** Begin **

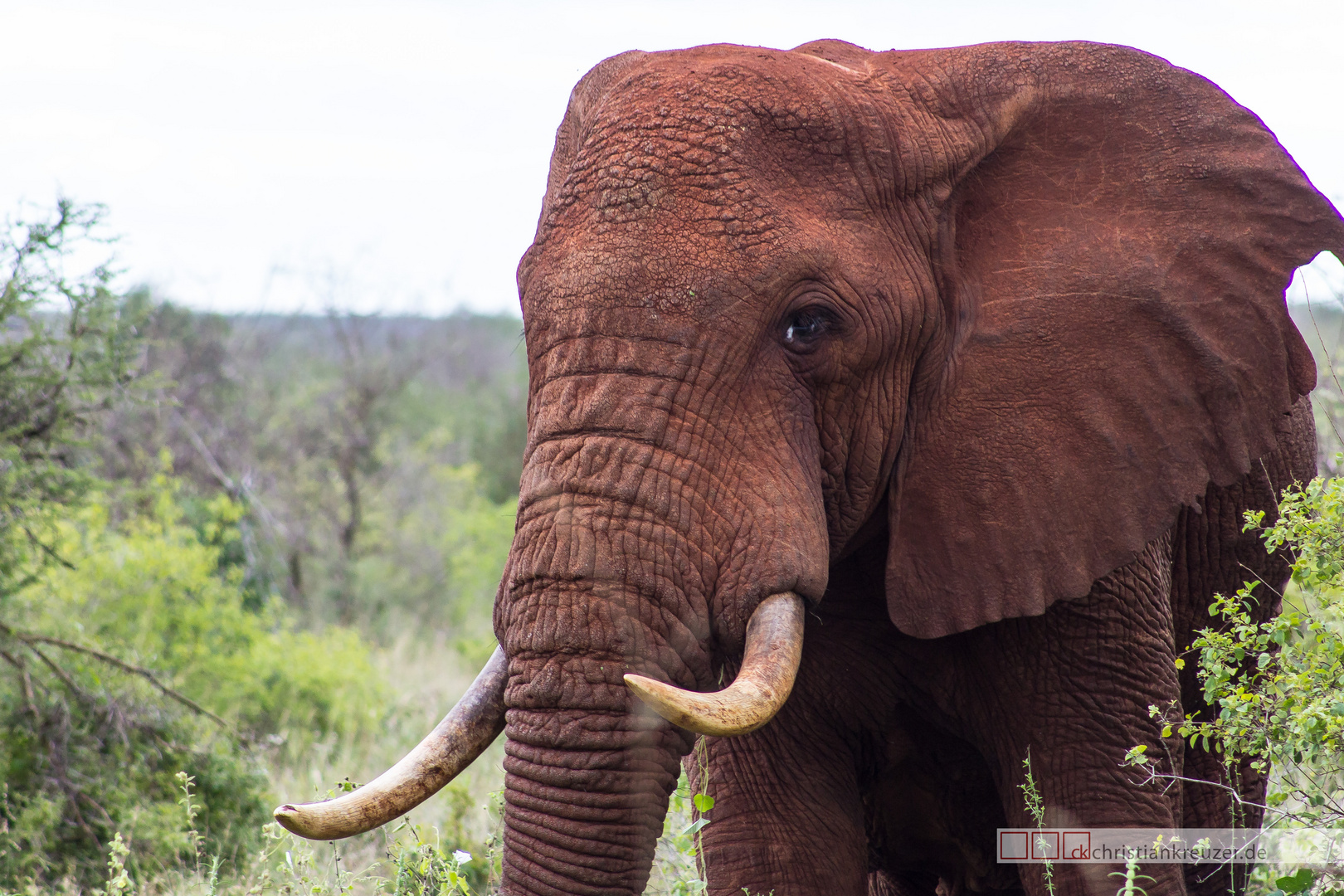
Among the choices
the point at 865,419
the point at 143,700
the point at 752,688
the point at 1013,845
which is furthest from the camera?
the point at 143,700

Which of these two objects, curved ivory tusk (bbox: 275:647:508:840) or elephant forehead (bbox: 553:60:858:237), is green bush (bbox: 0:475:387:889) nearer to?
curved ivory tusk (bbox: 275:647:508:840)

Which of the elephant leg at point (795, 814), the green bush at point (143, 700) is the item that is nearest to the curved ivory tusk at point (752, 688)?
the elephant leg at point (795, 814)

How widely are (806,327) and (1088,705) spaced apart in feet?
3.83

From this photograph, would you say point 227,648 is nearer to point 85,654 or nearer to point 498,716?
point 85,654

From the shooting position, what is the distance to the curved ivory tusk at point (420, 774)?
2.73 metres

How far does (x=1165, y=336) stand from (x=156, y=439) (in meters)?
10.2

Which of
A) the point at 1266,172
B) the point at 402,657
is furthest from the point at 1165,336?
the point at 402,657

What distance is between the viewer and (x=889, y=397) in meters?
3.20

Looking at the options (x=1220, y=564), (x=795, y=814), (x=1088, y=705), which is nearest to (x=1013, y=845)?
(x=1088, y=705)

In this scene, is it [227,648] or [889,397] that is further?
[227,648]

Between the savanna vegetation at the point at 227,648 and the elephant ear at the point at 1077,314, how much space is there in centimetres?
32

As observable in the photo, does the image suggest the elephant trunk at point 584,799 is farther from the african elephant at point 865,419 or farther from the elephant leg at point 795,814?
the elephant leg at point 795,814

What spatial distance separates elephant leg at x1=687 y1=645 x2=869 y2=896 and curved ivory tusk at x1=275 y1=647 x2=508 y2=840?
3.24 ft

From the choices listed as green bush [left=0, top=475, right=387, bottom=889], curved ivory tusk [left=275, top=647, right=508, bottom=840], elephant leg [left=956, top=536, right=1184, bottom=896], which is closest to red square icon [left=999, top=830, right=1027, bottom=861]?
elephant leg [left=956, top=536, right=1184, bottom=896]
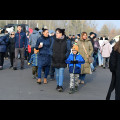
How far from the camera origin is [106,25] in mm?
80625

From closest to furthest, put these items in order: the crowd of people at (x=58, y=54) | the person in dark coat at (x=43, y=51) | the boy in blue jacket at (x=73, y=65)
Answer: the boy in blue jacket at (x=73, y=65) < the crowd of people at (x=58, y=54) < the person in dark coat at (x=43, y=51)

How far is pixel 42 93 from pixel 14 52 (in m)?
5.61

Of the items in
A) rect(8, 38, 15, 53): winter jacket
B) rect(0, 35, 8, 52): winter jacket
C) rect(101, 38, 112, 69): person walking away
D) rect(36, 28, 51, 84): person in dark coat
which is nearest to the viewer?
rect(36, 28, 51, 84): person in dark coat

** End **

## Request
Reproduce every one of the records above word for word, omitting the pictures.

## Output for this task
Among the choices
the point at 865,419
the point at 143,700
the point at 752,688
the point at 1013,845
which is furthest from the camera?
the point at 143,700

Which of these two objects, curved ivory tusk (bbox: 275:647:508:840) or elephant forehead (bbox: 553:60:858:237), is green bush (bbox: 0:475:387:889) nearer to?
curved ivory tusk (bbox: 275:647:508:840)

Which of the elephant leg at point (795, 814), the green bush at point (143, 700) is the item that is nearest to the curved ivory tusk at point (752, 688)?
the elephant leg at point (795, 814)

How widely are (806,327) and (1088,705) spaced apart in feet?
3.83

From this photograph, would you say point 227,648 is nearer to point 85,654 or nearer to point 498,716?
point 85,654

From the shooting position, what is the distance to the curved ivory tusk at point (420, 774)?
2.73 metres

How far does (x=1165, y=336) stand from (x=156, y=439) (in meters)?
10.2

Which of
A) the point at 1266,172
B) the point at 402,657
is furthest from the point at 1165,336?
the point at 402,657

What distance is between the viewer and (x=889, y=397) in meters?
3.20

Looking at the options (x=1220, y=564), (x=795, y=814), (x=1088, y=705), which is nearest to (x=1013, y=845)?
(x=1088, y=705)

In this scene, is it [227,648] or [889,397] that is further?
[227,648]

Between the savanna vegetation at the point at 227,648 and the elephant ear at the point at 1077,314, how much space is there in centimetres?
32

As observable in the photo, does the image suggest the elephant trunk at point 584,799 is farther from the african elephant at point 865,419 or farther from the elephant leg at point 795,814?
the elephant leg at point 795,814

What spatial distance separates elephant leg at x1=687 y1=645 x2=869 y2=896 and curved ivory tusk at x1=275 y1=647 x2=508 y2=840?
3.24 ft

From the choices listed as green bush [left=0, top=475, right=387, bottom=889], curved ivory tusk [left=275, top=647, right=508, bottom=840], elephant leg [left=956, top=536, right=1184, bottom=896], which is closest to red square icon [left=999, top=830, right=1027, bottom=861]?
elephant leg [left=956, top=536, right=1184, bottom=896]
How far from the camera origin is [106,25] in mm?
80625

From closest to furthest, put these items in order: the crowd of people at (x=58, y=54) | the person in dark coat at (x=43, y=51) | the boy in blue jacket at (x=73, y=65)
Answer: the boy in blue jacket at (x=73, y=65) < the crowd of people at (x=58, y=54) < the person in dark coat at (x=43, y=51)

How far is pixel 42 93 from pixel 14 52 (in m)?
5.61

Of the items in
A) rect(8, 38, 15, 53): winter jacket
B) rect(0, 35, 8, 52): winter jacket
C) rect(101, 38, 112, 69): person walking away
D) rect(36, 28, 51, 84): person in dark coat
which is nearest to the viewer?
rect(36, 28, 51, 84): person in dark coat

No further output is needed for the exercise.